文書:
|---|
乗船口にカードリーダーを設置し、Visaのタッチ決済で乗船できるようになった
和歌山港の南海フェリー乗り場に直結している南海電鉄 和歌山港駅にも、南海フェリーの実証実験開始に合わせてVisaのタッチ決済対応自動改札機を設置
設置された自動改札機は、難波駅などに設置されているものと同じだ

既存システムの組み合わせで導入までは約3か月

 これまで南海フェリーでは、有人窓口でのクレジットカード決済には対応していたものの、導入コストや運用コストなどの問題から、交通系ICカードへの対応が実現できていなかった。また、南海フェリーの乗り場は南海電鉄の和歌山港駅に直結しており、和歌山港駅から連絡通路を通ってそのまま乗船できるものの、連絡通路には現金のみ対応の券売機しか設置されていない。そのため、どうしてもキャッシュレスできっぷを購入したいとなると、連絡通路から離れた有人窓口へ行くしかなかった。同様に、徳島港でも基本的に有人窓口できっぷを購入する必要があった。
|---|
データ一覧:
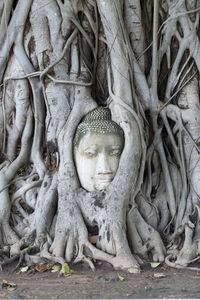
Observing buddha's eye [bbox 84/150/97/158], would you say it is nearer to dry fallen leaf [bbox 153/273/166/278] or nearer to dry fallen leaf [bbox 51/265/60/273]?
dry fallen leaf [bbox 51/265/60/273]

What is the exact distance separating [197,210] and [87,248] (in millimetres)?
1055

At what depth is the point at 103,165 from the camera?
3.68 meters

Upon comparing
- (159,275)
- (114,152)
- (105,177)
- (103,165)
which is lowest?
(159,275)

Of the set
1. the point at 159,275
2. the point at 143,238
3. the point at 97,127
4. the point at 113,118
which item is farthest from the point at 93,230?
the point at 113,118

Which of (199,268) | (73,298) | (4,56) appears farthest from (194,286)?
(4,56)

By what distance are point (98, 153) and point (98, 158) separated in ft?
0.15

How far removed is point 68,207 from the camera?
11.9 ft

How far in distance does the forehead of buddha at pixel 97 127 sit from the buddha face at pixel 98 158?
30 mm

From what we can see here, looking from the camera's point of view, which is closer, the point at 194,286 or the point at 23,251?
the point at 194,286

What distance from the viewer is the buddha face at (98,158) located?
3.70 m

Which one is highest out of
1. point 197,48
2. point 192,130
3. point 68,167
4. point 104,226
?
point 197,48

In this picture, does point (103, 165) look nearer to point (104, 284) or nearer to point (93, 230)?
point (93, 230)

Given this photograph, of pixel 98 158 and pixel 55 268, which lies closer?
pixel 55 268

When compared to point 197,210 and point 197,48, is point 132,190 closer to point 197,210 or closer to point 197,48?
|---|
作業内容: 南海フェリーの文書のうち、「既存システムの組み合わせで導入までは約3か月」を含む語句で始まり「っぷを購入する必要があった。」で終わる部分を、「券売機」を「発券機」に置き換えて書き出してください。

出力:
既存システムの組み合わせで導入までは約3か月

 これまで南海フェリーでは、有人窓口でのクレジットカード決済には対応していたものの、導入コストや運用コストなどの問題から、交通系ICカードへの対応が実現できていなかった。また、南海フェリーの乗り場は南海電鉄の和歌山港駅に直結しており、和歌山港駅から連絡通路を通ってそのまま乗船できるものの、連絡通路には現金のみ対応の発券機しか設置されていない。そのため、どうしてもキャッシュレスできっぷを購入したいとなると、連絡通路から離れた有人窓口へ行くしかなかった。同様に、徳島港でも基本的に有人窓口できっぷを購入する必要があった。